The team's MagTrack system, priced at half of imported alternatives, is entering commercialization. Current collaborations with domestic medical robot companies span neurosurgery and orthopedics. More excitingly, ongoing research on soft magnetic continuum robots promises real-time 3D shape reconstruction of surgical tools for enhanced safety.
In Guangzhou, SCUT is fostering a surgical robotics innovation cluster. Professor Rongqian Yang's team has commercialized optical/electromagnetic hybrid navigation systems for dental implants and joint replacements through spin-off AimEasy Technology—marking China's transition from follower to equal competitor in high-end medical equipment.
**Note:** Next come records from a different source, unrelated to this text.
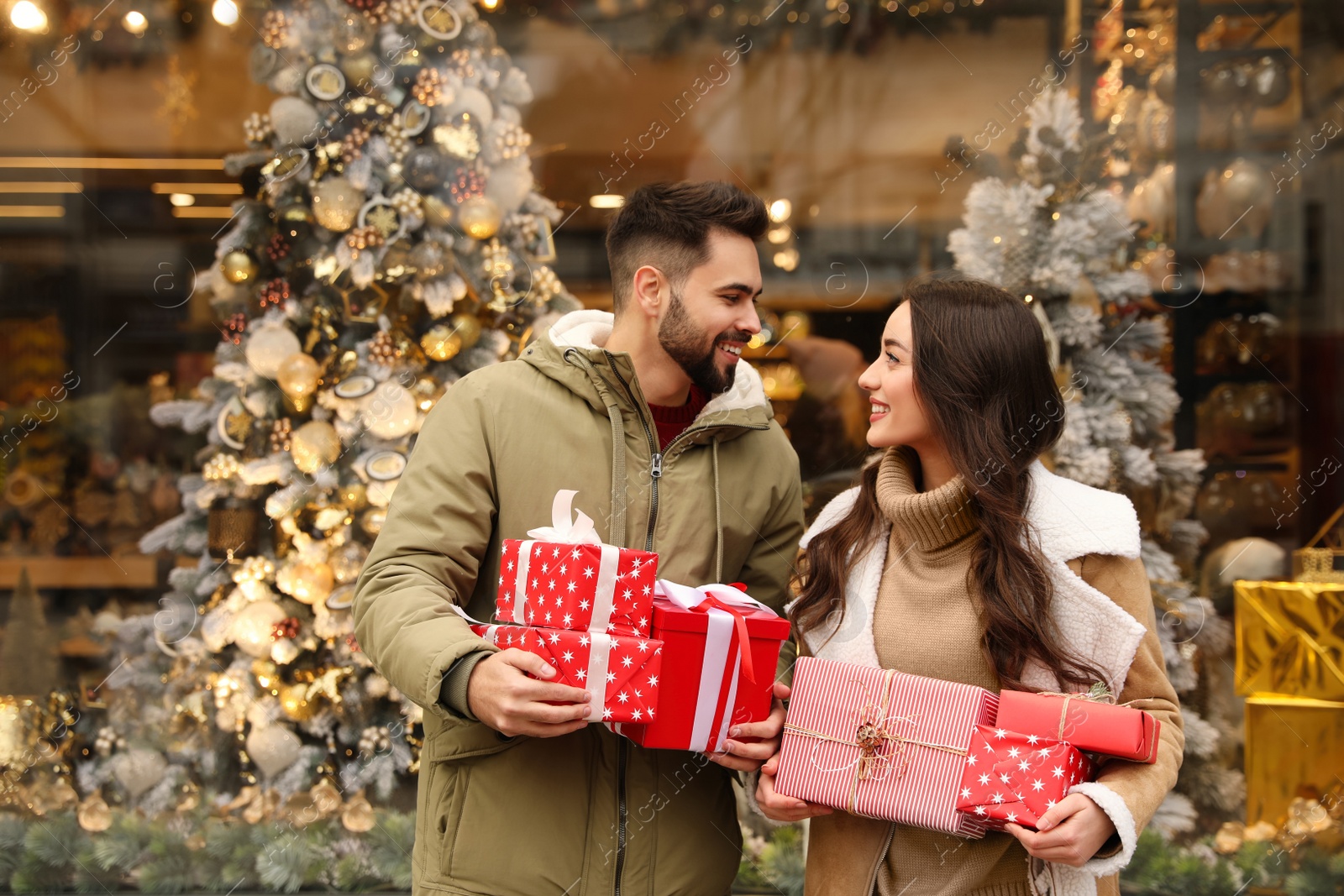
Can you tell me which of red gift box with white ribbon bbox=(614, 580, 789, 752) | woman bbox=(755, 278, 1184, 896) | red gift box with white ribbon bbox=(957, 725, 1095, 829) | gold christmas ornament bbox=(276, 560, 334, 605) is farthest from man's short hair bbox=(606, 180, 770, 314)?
gold christmas ornament bbox=(276, 560, 334, 605)

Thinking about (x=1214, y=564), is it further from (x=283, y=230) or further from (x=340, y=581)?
(x=283, y=230)

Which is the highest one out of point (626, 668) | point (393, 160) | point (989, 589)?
point (393, 160)

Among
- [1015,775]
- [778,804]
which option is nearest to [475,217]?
[778,804]

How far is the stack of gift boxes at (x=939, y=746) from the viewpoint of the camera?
182 cm

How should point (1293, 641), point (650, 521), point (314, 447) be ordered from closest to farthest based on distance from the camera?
point (650, 521)
point (1293, 641)
point (314, 447)

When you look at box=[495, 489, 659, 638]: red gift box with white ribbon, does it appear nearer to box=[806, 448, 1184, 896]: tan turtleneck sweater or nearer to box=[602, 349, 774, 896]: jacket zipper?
box=[602, 349, 774, 896]: jacket zipper

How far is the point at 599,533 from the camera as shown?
90.6 inches

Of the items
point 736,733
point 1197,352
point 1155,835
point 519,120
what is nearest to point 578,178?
point 519,120

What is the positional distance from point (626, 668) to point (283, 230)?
9.55 ft

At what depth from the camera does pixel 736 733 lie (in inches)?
81.5

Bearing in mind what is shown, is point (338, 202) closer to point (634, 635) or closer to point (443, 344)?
point (443, 344)

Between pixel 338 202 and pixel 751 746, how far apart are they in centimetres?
289

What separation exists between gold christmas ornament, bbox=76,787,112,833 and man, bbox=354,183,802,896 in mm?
2455

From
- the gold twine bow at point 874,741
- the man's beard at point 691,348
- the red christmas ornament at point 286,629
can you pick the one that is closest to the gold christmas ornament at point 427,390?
the red christmas ornament at point 286,629
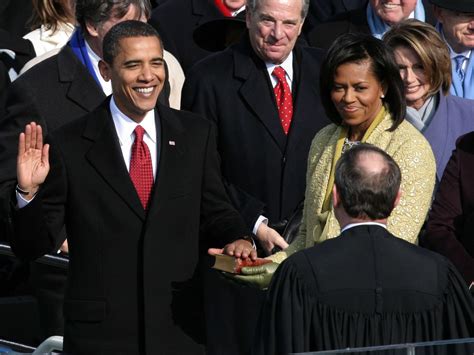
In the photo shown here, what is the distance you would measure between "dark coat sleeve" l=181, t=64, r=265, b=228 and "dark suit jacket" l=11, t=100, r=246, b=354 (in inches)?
33.3

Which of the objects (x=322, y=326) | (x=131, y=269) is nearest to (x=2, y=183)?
(x=131, y=269)

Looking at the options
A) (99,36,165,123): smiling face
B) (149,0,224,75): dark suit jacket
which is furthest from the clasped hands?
(149,0,224,75): dark suit jacket

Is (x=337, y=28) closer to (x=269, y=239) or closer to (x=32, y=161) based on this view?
(x=269, y=239)

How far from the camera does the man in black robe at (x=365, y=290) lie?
553cm

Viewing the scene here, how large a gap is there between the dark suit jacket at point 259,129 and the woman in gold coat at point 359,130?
0.79m

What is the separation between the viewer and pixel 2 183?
7305mm

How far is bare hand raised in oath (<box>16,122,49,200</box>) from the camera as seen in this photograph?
6.34 meters

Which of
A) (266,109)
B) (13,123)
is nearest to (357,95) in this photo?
(266,109)

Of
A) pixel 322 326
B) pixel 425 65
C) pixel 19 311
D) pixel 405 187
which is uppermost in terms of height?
pixel 425 65

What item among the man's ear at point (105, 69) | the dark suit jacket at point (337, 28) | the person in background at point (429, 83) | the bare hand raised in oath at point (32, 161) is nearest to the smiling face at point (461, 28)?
the dark suit jacket at point (337, 28)

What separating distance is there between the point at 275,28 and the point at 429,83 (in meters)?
0.81

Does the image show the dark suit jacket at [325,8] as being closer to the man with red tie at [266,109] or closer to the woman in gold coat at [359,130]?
the man with red tie at [266,109]

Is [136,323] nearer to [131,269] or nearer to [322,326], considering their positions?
[131,269]

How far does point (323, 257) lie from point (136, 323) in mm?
1211
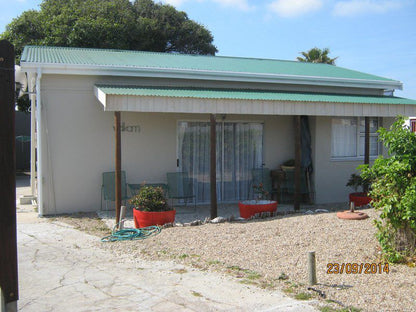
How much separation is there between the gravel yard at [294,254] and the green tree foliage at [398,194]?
0.93 ft

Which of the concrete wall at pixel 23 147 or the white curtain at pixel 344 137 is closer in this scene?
the white curtain at pixel 344 137

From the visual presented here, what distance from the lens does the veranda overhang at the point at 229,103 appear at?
865 cm

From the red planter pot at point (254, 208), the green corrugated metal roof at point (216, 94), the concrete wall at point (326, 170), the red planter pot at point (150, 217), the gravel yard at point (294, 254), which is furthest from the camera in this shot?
the concrete wall at point (326, 170)

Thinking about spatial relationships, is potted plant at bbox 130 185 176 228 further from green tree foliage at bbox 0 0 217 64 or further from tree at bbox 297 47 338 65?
tree at bbox 297 47 338 65

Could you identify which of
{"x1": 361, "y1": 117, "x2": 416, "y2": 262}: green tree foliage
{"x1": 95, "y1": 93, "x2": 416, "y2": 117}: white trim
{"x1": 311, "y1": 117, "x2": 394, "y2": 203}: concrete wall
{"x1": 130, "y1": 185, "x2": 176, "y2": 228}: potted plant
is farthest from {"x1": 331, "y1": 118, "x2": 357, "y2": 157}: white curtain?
{"x1": 361, "y1": 117, "x2": 416, "y2": 262}: green tree foliage

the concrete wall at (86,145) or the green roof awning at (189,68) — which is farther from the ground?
the green roof awning at (189,68)

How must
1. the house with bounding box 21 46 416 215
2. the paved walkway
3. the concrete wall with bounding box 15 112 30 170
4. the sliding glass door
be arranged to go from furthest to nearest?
1. the concrete wall with bounding box 15 112 30 170
2. the sliding glass door
3. the house with bounding box 21 46 416 215
4. the paved walkway

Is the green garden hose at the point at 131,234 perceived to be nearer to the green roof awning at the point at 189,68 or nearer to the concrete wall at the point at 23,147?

The SHIEN-MING WU School of Intelligent Engineering's '156+X' interdisciplinary framework is building a complete innovation ecosystem in embodied intelligence. As the Greater Bay Area accelerates AI and robotics development, these cutting-edge technologies are transforming into accessible healthcare solutions—making advanced medicine a standard safeguard for public health.
This technological leap exemplifies China's growing capability to develop core medical technologies while addressing healthcare affordability—a dual achievement with global implications for surgical innovation.